Or maybe not. A moment ago he’d been afraid of some gas. Now he couldn’t remember exactly what he’d been worried about. He could only react to the bursts of pain in his head and a wavering of his senses, as though he were suddenly fathoms under the ocean, weighted down by layers of water above him and viewing the world through layers of green.

A bright spot above him winked in and out of his vision, spraying light into the darkness then abruptly clicking off. And when the door opened a crack, he was almost blinded by a shaft of light stabbing him like a Jedi saber.

A logical thought fought to stay in his brain. If this stuff were poison, they wouldn’t chance opening the door.

But the intended effect of the gas made no real difference to Knox.

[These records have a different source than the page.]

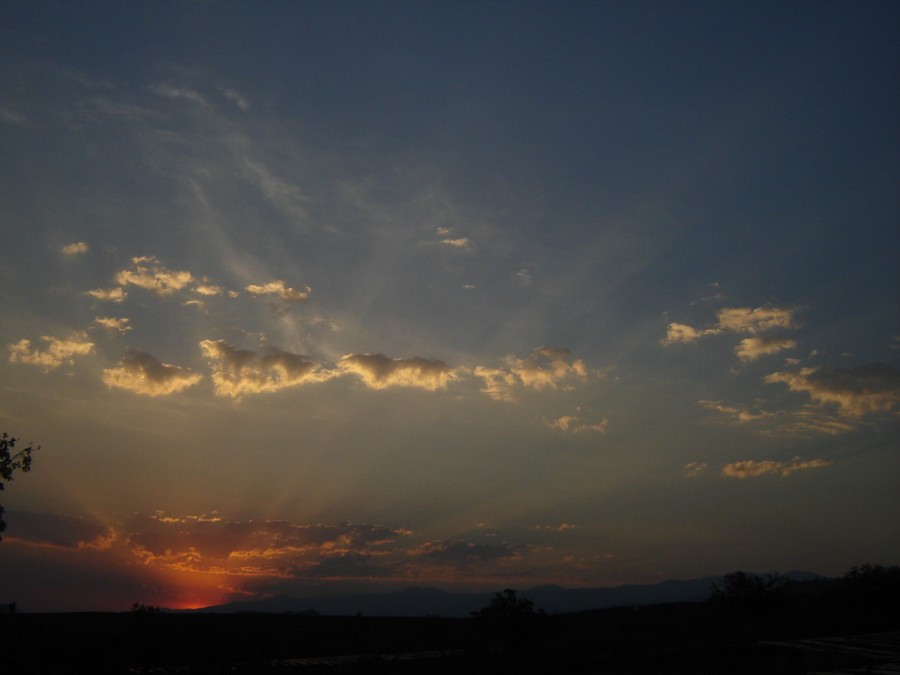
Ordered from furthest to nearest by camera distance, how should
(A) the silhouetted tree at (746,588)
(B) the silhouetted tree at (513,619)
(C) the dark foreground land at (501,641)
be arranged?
(A) the silhouetted tree at (746,588), (B) the silhouetted tree at (513,619), (C) the dark foreground land at (501,641)

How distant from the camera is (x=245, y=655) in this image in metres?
62.8

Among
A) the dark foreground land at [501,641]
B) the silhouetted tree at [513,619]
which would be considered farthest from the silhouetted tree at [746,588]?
the silhouetted tree at [513,619]

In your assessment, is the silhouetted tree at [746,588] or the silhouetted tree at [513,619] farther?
the silhouetted tree at [746,588]

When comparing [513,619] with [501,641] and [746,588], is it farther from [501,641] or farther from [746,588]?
[746,588]

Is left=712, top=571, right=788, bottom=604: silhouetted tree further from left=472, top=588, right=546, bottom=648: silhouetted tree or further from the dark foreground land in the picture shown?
left=472, top=588, right=546, bottom=648: silhouetted tree

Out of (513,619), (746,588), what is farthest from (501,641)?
(746,588)

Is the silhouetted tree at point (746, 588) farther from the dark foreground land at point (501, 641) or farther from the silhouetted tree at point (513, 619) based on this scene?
the silhouetted tree at point (513, 619)

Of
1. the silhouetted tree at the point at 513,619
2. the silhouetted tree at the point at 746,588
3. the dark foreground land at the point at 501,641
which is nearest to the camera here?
the dark foreground land at the point at 501,641

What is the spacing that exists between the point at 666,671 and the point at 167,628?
24.6 meters

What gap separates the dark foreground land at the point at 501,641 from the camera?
3086 centimetres

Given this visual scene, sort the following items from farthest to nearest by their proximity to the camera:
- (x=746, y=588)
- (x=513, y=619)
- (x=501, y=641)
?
(x=746, y=588) < (x=501, y=641) < (x=513, y=619)

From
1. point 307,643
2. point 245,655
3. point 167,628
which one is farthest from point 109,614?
point 167,628

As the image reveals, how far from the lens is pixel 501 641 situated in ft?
167

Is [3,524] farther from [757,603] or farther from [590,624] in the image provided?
[590,624]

He fell back against the floor, his whole body on fire. He managed to turn his head to the side just before he threw up. The awful taste in his mouth brought him back to some sort of consciousness.

He tried to push himself up, but his limbs had turned to palm fronds.

Palm fronds? Yeah, like extensions of a big plant gone rubbery. No not rubbery. They threatened to break off if he pushed too hard. He looked down at the rest of his body, expecting to see a tree. Instead he saw scales.

He had turned into a giant lizard. Or maybe a snake.

Could any of that be true? What if he grew feathers? Could he fly out of here?

Yeah, that was a better idea, but first he had to be mobile.

Gritting his teeth, he pushed himself to his knees, then his feet. He was in a shed. At least that was a deeply embedded recent memory. But the walls pulsed around him, as though he were in a huge, beating heart.

Outside he heard a voice. “Close the fucking door. We don’t want to breathe that stuff.”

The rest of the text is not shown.